Action item. Pictures stay out, but every line of the data is copied exactly.

Raw data.
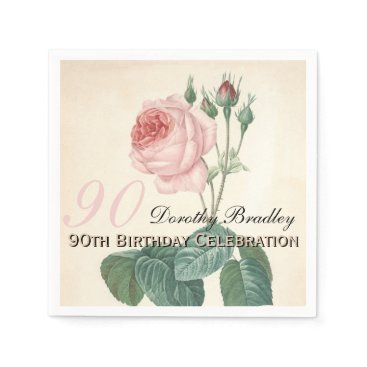 birthday Vintage Rose 90th Birthday Party Paper Napkins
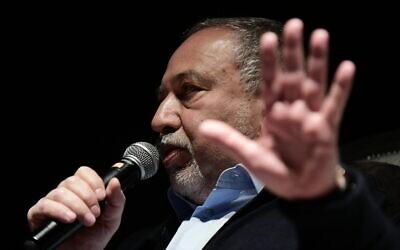 Israel Beytenu chairman Avigdor Liberman speaks at an event in Glilot, on December 20, 2019. (Tomer Neuberg/Flash90)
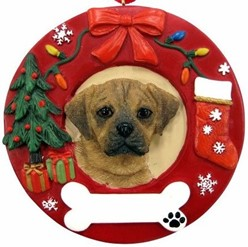 Puggle Wreath Christmas Ornament That Can Be Personalized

Solution.
 birthday Vintage Rose 90th Birthday Party Paper Napkins
 Israel Beytenu chairman Avigdor Liberman speaks at an event in Glilot, on December 20, 2019. (Tomer Neuberg/Flash90)
 Puggle Wreath Christmas Ornament That Can Be Personalized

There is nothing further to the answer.